Başlangıç ​​olarak, ultra derin sondaj çok sayıda kazaya mahkumdu. Devasa bir baskının (1000 atmosfere kadar) boyunduruğu altında ve yüksek sıcaklıklar Matkaplar dayanamadı, kuyu tıkandı, kuyuyu güçlendirmek için kullanılan borular kırıldı. Dar kuyu defalarca büküldü ve giderek daha fazla dal açılması gerekti.

En kötü kaza, jeologların ana zaferinden kısa bir süre sonra meydana geldi. 1982'de 12 kilometre sınırını aşmayı başardılar. Bu sonuçlar Moskova'daki Uluslararası Jeoloji Kongresi'nde ciddiyetle duyuruldu. Dünyanın her yerinden jeologlar Kola Yarımadası'na getirildi, onlara bir sondaj kulesi gösterildi ve insanlığın daha önce hiç ulaşmadığı fantastik derinliklerden çıkarılan kaya örnekleri gösterildi.

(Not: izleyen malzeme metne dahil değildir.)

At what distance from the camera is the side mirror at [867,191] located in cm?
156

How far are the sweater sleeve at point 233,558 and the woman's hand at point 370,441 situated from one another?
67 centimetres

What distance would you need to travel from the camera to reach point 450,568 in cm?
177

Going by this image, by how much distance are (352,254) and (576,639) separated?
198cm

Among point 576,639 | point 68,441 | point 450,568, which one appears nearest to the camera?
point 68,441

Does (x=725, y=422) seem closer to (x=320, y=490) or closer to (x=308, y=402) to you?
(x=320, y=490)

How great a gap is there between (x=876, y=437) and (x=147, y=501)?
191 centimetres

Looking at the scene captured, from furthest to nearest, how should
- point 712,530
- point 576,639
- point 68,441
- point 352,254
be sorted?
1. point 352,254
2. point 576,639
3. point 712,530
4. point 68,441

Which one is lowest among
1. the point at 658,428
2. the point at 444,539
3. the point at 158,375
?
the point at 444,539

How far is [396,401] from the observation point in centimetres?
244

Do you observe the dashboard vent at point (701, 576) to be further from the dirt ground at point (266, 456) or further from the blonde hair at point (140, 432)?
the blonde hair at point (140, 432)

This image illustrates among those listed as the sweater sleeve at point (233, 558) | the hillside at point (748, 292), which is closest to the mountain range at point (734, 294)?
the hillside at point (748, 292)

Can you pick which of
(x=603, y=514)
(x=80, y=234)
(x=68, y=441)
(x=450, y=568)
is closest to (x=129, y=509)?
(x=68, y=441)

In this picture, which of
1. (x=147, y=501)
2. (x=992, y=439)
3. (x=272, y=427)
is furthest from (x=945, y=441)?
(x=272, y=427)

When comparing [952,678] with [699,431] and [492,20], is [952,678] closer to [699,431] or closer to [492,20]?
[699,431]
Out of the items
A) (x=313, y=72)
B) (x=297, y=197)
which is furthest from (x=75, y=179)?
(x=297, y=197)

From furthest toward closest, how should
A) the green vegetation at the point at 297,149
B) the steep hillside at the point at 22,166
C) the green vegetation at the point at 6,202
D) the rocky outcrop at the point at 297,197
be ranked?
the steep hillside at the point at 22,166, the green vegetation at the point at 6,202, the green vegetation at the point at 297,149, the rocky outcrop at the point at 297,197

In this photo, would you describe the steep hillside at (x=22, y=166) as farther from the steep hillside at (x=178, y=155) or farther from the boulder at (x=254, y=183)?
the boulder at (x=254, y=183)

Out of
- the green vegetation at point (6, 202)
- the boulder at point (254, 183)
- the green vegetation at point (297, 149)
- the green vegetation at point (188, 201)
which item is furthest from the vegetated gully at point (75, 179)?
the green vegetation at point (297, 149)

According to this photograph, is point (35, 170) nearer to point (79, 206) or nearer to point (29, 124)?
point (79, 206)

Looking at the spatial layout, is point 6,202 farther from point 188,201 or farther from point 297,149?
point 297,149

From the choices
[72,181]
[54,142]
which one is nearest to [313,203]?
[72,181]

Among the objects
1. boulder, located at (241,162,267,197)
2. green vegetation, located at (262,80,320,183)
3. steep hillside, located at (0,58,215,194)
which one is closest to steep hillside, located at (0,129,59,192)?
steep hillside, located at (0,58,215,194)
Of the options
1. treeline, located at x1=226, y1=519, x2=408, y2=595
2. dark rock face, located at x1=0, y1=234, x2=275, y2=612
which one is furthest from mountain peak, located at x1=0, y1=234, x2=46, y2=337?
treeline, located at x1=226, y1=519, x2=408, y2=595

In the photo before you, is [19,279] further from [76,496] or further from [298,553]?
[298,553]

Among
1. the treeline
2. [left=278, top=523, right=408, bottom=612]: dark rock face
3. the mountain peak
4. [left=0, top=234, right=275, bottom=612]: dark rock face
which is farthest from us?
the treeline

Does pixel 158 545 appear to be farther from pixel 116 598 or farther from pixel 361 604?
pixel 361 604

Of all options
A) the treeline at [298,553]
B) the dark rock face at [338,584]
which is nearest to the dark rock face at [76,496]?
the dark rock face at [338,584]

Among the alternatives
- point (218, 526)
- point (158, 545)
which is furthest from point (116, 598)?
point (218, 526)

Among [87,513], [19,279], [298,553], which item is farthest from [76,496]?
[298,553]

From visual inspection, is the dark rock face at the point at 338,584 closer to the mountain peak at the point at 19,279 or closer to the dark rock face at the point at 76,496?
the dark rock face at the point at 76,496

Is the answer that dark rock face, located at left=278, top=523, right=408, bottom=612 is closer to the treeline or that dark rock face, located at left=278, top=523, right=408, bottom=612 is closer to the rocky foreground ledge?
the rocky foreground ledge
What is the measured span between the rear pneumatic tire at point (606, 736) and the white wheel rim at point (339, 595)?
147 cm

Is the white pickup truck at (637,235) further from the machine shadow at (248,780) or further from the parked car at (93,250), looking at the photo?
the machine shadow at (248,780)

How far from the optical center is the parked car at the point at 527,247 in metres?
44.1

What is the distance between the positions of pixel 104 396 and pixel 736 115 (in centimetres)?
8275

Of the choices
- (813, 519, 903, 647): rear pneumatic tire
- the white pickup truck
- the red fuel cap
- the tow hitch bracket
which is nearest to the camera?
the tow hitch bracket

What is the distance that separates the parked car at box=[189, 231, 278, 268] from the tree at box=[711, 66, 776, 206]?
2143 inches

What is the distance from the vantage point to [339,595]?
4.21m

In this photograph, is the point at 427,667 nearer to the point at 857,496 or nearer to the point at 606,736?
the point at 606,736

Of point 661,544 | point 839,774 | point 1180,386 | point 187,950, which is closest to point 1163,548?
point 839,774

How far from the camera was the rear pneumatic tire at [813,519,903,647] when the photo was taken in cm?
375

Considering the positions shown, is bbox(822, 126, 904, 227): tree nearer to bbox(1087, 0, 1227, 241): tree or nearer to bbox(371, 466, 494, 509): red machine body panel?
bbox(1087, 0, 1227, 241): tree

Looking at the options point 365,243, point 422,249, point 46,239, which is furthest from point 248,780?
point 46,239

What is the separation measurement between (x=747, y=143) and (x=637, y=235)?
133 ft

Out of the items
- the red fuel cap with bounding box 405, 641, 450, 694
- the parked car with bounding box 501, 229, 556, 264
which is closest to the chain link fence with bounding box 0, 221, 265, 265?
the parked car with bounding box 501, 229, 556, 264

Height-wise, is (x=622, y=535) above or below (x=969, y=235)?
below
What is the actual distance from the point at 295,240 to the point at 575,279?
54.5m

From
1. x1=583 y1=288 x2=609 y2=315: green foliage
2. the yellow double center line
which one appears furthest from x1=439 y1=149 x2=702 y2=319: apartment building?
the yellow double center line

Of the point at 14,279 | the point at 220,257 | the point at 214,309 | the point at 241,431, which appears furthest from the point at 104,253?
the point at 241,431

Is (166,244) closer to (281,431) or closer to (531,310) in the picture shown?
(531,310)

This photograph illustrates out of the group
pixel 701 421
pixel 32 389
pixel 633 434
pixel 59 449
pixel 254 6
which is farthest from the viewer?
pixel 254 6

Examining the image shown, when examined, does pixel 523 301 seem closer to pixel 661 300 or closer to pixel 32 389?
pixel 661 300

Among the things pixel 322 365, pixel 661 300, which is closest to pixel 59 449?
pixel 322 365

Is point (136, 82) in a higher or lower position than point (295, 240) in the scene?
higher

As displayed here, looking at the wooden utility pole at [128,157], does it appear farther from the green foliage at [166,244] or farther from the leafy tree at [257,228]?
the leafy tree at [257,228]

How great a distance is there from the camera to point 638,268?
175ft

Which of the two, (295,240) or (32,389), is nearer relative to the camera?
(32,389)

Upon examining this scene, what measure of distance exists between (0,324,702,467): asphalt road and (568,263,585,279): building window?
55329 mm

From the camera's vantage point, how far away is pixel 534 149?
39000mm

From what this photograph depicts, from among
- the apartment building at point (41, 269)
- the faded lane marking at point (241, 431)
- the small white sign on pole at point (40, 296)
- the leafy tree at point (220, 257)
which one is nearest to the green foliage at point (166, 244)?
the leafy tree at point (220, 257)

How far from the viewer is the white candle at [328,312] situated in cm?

Kutlamanın ardından sondajlara devam edildi. Ancak iş kesintisinin ölümcül olduğu ortaya çıktı. 1984 yılında en kötü sondaj kazası meydana geldi. Beş kilometreye yakın boru gevşeyerek kuyuyu tıkadı. Delmeye devam etmek imkansızdı. Beş yıllık emek bir gecede heba oldu.

7 kilometreden itibaren sondaja devam etmek zorunda kaldık. Jeologlar ancak 1990'da tekrar 12 kilometreyi geçmeyi başardılar. 12.262 metre - bu Kola kuyusunun son derinliğidir.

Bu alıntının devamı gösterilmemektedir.